Other, more economically significant states are expected to sign up shortly, sending a strong signal that the days of fossil fuels are numbered.
Image: Zbynek Burival
Nineteen maritime states – including Australia, Japan, the UK and US – have agreed to create a network of ‘green shipping corridors’ between their ports.
The ports would offer infrastructure for zero-emissions ships, including storage for hydrogen, ammonia and methanol – all of which are far greener than the ‘bunker fuel’ oil typically used for most ships.
Eventually, only zero-emissions vessels could be permitted to use the routes, providing an incentive for shipping companies to clean up their operations.
Image: Chris Pagan
It was announced this week that all HGV vehicles sold in the UK will have to be zero-emission by 2040, or 2035 in the case of those under 26 tonnes (which includes sizeable trucks).
This puts the UK in pole position when it comes to phasing out internal combustion engines from its vehicle fleets.

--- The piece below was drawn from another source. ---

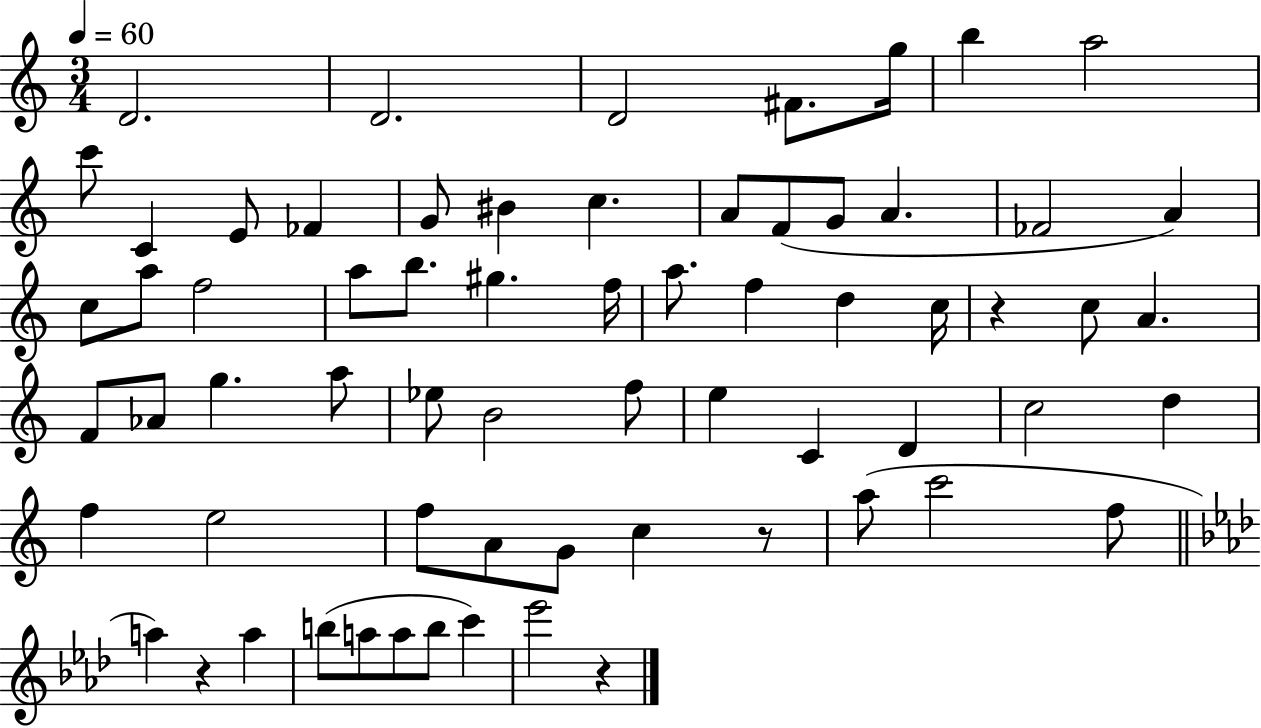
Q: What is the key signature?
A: C major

Meanwhile, several companies including Tesco have promised to have 100 per cent zero-emission delivery fleets by the end of the decade.
Image: Kyle Bushnell
Plans have been announced for a shark ‘superhighway’ in the Pacific Ocean. The Eastern Tropical Pacific Marine Corridor (CMAR), announced at COP26, will see Ecuador, Colombia, Panama and Costa Rica expand and join up their protected territorial waters, creating a 500,000 sq km sanctuary for marine life.
The CMAR will provide protection for sharks, whales and other species along an important migratory route, near to the Galapagos Islands. The region is popular with industrial fishing fleets, which will be prohibited from the CMAR.
Galapagos Conservancy, an environmental organisation, described the announcement as “a major victory for Galapagos and for our planet.”